Wildfire Spread of Brainstorming

The Wildfire Spread of Brainstorming

Since its birth in 1941, brainstorming has spread throughout the world. The technique is known to most educated managers; but, sadly, it is often applied ineffectually because of poor training and lack of access to quality training material. Nevertheless, it is used by nearly all of the world’s largest companies and across a wide range of departments. Charities, government organizations and commercial companies all shout its praises.

Using the simple rules developed over 60 years ago, people are discovering new solutions to their problems and creating new opportunities to advance their companies and their own careers. It is one of the most exciting things ever to be the inventor of a world-changing product and to become the creator of the world you want to live in. Brainstorming promises you this and more.

Every single day there is a brainstorming session being conducted somewhere in the world. New ideas are flooding out of these sessions and society is changing because of it. Join in with the progress and make your ideas heard.

Rules of Brainstorming

Rule 1: Postpone and withhold your judgment of ideas.

Do not pass judgment on ideas until the completion of the brainstorming session. Do not suggest that an idea won’t work or that it has negative side effects. All ideas are potentially good, so don’t judge them until afterwards. At this stage, avoid discussing the ideas at all, as this will inevitably involve either criticizing or complimenting them.

Rule 2: Encourage wild and exaggerated ideas.

It is much easier to tame a wild idea than it is to think of an immediately valid one in the first place. During brainstorming, then, the “wilder” the idea, the better. Shout out bizarre and unworkable ideas to see what they spark off. No idea is too ridiculous. State any outlandish ideas. Exaggerate ideas to the extreme.

Use creative thinking techniques and tools to start your thinking from a fresh direction.

Rule 3: Quantity counts at this stage, not quality.

Go for quantity of ideas at this point; narrow down the list later. All activities should be geared toward extracting as many ideas as possible in a given period.

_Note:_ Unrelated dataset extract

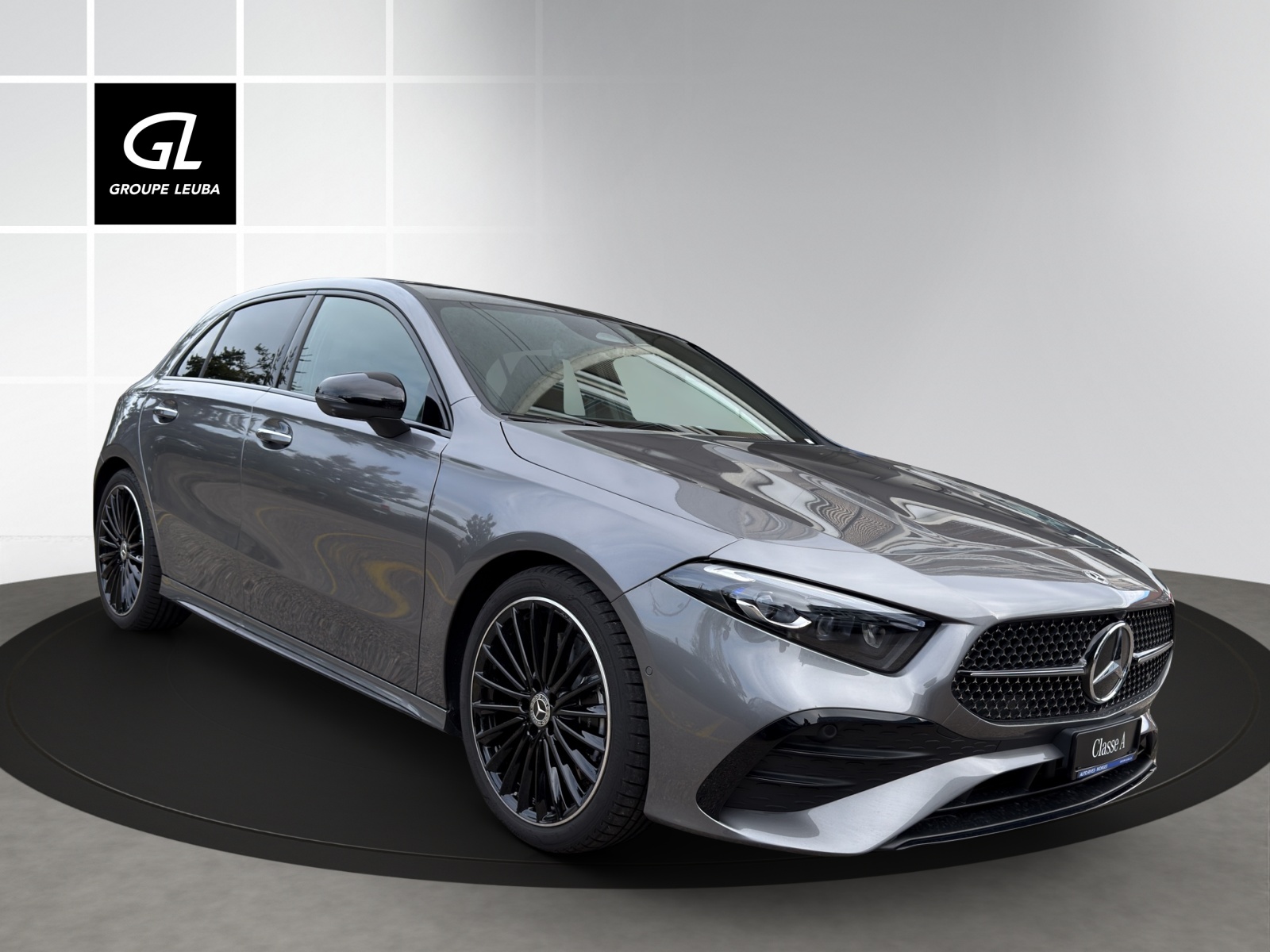 MERCEDES-BENZ A 250 4Matic 8G-DCT-image-0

The more creative ideas a person or a group has to choose from, the better. If the number of ideas at the end of the session is very large, there is a greater chance of finding a really good idea.

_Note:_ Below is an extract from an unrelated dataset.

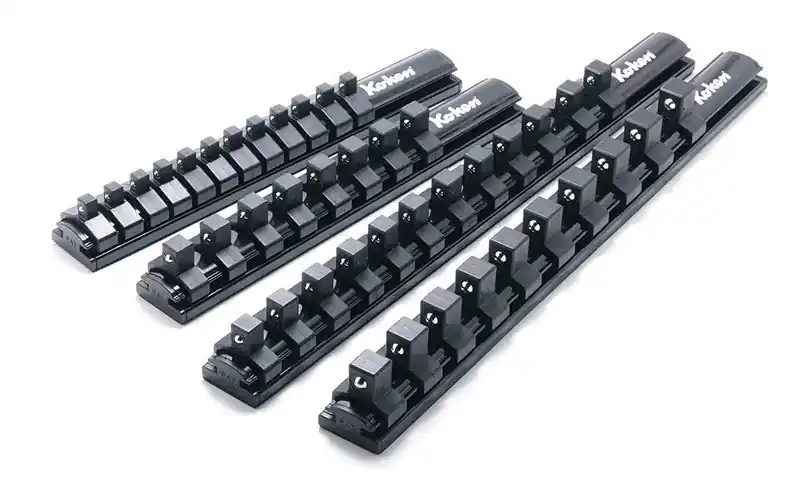 GUIDE MAG.PORTA BUSSOLE 300 MM,10 CLIP 1/2 RSAL300-1/2X10 300mm Koken Direktkauf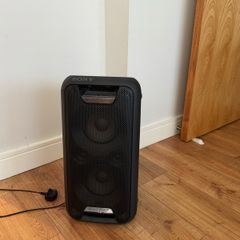 Sony Gtk-xb5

Keep each idea short, do not describe it in detail—just capture its essence. Brief clarifications can be requested. Think fast, reflect later.

Rule 4: Build on the ideas put forward by others.

Build and expand on the ideas of others. Try and add extra thoughts to each idea. Use other people’s ideas as inspiration for your own. Creative people are also good listeners. Combine several of the suggested ideas to explore new possibilities.

It’s just as valuable to be able to adapt and improve other people’s ideas as it is to generate the initial idea that sets off new trains of thought.

Rule 5: Every person and every idea has equal worth.

Every person has a valid viewpoint and a unique perspective on the situation and solution. In a brainstorming session you can always put forward ideas purely to spark off other people and not just as a final solution. Encourage everyone to participate, even if they feel they need to write their ideas on a piece of paper and pass them around. Encourage participation from everyone.

You will know that you have created a healthy brainstorming environment if everyone feels confident to contribute.